While the yuan has had effects on markets -- for example, futures contracts on the S&P 500 Index, Asian equities and oil all dropped for a time Friday after China cut the yuan’s daily reference rate the most in more than two years -- the impact has been limited.

The S&P 500, for example, remains on track for a fourth consecutive month of gains, compared with its 6.3 percent decline of August 2015. While Chinese stocks have entered a bear market, with the CSI 300 Index down about 20 percent from its January peak, that’s occurred alongside softening growth and worries over rising corporate defaults.

Market Driven?

As China’s officials determine whether to respond to Trump’s yuan manipulation charge, economists say there are clear arguments for a cheaper Chinese currency, justifying the current weakness.

“The currency should be depreciating from a broad macro perspective -- you have the Fed hiking and PBOC easing, so at some point it will be reflected in the FX market,” Frederic Neumann, co-head of Asian economics research at HSBC Holdings Plc (LON:HSBA) in Hong Kong, told Bloomberg Television. “This is still in line with the broader PBOC policy of introducing more volatility and letting the market play itself out.”

Bloomberg Economics estimates that the yuan is around 6.6 percent overvalued, based on economic fundamentals.
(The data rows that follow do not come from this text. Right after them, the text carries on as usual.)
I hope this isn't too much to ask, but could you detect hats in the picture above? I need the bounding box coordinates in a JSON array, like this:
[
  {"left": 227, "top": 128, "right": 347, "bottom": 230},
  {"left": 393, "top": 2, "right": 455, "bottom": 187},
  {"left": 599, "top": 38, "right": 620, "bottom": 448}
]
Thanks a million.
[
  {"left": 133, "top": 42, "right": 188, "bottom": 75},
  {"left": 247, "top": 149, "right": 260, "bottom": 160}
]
Fielding Chen and Tom Orlik wrote in their analysis Friday that “there’s a sense that the decline is in line with Beijing’s wishes and -- if they want -- under their control.”

Even so, China has reasons to avoid sustained declines in the yuan. Earlier this decade it burned through about $1 trillion of reserves to stem an exodus of capital. And this June saw $10.7 billion in cross-border outflows, Morgan Stanley (NYSE:MS) estimates.

Chinese authorities have taken steps to ensure the slide doesn’t get unwieldy. After a 2 percent drop over the space of a week, PBOC Governor Yi Gang and other senior officials in early July underscored that China favored a stable currency. Again on Friday, after the morning tumble in the yuan began unsettling Asian investors, there were signs of action to stem the decline.

“Chasing USD/CNY higher is probably the wrong trade,” Goldman Sachs Group Inc (NYSE:GS). strategists including Zach Pandl in New York wrote in a note to clients Friday, referring to the dollar-yuan currency ticker. The yuan “will be more stable, as the U.S. could interpret further depreciation as a form of retaliation,” they said, sticking with a three-month forecast of 6.7 per dollar. “For now.”

(Updates with economist’s comment starting in third paragraph.)